Determining the sign of an effect size is quite similar from Frequentist and Bayesian perspectives

p-values and confidence intervals on an effect size have this correspondence: if p<0.05, the 95% confidence interval does not contain zero (or choose whatever α cutoff and 100%-α confidence interval you prefer). This means the interval is either entirely above zero or entirely below zero, which is to say we have determined the sign of the effect size (see previous blog entry).

Clarification: The precise guarantee here is "whatever the effect size may be, we will only make a false claim about its sign with probability at most 0.05." We may make no claim at all, and this is counted as not making a false claim.

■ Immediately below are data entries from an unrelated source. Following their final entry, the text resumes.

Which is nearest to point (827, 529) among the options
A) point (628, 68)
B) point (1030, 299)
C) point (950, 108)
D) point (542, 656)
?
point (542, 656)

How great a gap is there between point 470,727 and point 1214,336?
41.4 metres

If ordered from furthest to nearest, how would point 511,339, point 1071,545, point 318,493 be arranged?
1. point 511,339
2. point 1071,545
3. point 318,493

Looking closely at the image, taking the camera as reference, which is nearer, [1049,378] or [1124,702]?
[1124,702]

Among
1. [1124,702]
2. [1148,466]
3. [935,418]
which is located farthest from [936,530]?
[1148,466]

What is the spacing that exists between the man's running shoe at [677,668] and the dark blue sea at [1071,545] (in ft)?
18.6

Formally, the p-value is a means of rejecting the hypothesis that the effect size is zero, but it seems it is often more than this. Significant p-values, at least such as can have an associated confidence interval, allow us to reject fully half of the number line of effect sizes.

Where Frequentists like to talk of p-values, Bayesians like to talk of posterior probabilities. It had always seemed to me that this failed at the first hurdle: trying to replicate the t-test. If we take as H0 that the effect size is zero, and as H1 that the effect size is non-zero and hence drawn from some prior distribution, P(H0|y) and P(H1|y) will be dependent on the prior distribution associated with H1, with an overly wide distribution leading to smaller P(H1|y). This seems hopelessly subjective. Furthermore it requires the machinery of measure theory to even represent these peculiar prior beliefs, with a point mass of probability at zero within a continuous distribution.

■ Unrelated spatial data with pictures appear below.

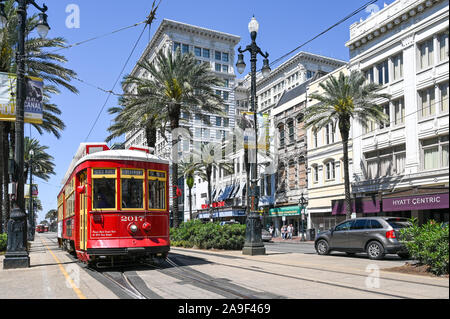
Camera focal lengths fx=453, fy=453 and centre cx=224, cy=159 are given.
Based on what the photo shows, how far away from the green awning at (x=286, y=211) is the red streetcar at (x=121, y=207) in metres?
33.5

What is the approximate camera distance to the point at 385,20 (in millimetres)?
33281

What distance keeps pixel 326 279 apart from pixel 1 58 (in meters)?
19.0

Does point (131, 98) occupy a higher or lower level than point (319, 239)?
higher

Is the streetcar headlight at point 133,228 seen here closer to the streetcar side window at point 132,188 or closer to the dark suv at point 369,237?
the streetcar side window at point 132,188

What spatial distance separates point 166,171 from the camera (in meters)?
13.4

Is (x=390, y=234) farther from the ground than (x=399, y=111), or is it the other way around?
(x=399, y=111)

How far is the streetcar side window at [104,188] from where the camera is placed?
12.3m

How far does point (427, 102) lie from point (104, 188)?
23918mm

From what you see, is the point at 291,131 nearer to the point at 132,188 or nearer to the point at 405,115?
the point at 405,115

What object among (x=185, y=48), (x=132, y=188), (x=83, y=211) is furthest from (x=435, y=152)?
(x=185, y=48)

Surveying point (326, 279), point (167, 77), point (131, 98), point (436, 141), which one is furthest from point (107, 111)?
point (326, 279)

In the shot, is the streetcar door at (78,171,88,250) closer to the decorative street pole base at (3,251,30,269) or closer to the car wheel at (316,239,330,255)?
the decorative street pole base at (3,251,30,269)
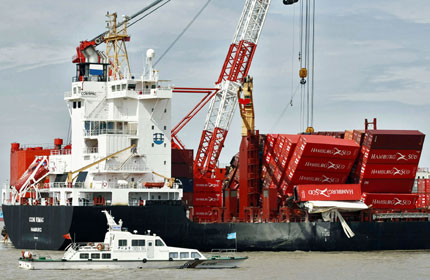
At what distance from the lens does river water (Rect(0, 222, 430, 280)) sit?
4288cm

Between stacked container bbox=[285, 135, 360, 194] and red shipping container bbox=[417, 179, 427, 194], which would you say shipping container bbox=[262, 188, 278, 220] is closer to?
stacked container bbox=[285, 135, 360, 194]

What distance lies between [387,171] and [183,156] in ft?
42.1

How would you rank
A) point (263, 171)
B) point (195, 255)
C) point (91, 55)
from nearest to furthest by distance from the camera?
1. point (195, 255)
2. point (91, 55)
3. point (263, 171)

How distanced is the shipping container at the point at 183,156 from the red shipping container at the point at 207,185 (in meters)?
1.38

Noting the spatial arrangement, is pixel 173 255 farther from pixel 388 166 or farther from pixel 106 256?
pixel 388 166

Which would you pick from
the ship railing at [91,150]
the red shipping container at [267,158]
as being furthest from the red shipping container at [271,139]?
the ship railing at [91,150]

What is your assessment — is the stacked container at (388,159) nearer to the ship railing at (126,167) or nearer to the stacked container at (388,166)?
the stacked container at (388,166)

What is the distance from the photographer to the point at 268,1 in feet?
210

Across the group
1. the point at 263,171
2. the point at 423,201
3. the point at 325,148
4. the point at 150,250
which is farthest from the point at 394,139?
the point at 150,250

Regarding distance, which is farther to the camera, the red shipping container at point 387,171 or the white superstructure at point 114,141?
the red shipping container at point 387,171

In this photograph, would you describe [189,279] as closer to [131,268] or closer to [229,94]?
[131,268]

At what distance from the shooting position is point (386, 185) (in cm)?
5803

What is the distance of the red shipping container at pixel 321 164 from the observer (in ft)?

But now consider an H1 of an effect size less than zero, and an H2 of an effect size greater than zero. A perfectly natural prior belief is that the distribution of the effect size is symmetric around zero. We no longer need a point mass. This still corresponds to the Frequentist test in that we are attempting to determine the sign of the effect size.

For the t-test, there is a choice of prior* such that the p-value is simply twice the Bayesian posterior probability of the less likely hypothesis.

* Improper, but choose a proper prior to get as close as you like.

Update: @higherfiveprime notes that Andrew Gelman (of course) and Francis Tuerlinckx have a paper somewhat related to this. Errors determining the sign conditional on having confidently determined the sign are referred to as "Type S" errors, and their point is that these are not controlled by the Frequentist procedure. Frequentist "Type I" errors, which are not conditional on a determination of the sign being made, are still controlled.

For Frequentist Type S error control, it appears you need to perform a False Discovery Rate (FDR) correction (eg Benjamini & Hochberg's method). So now we also have a nice Bayesian equivalent of FDR control!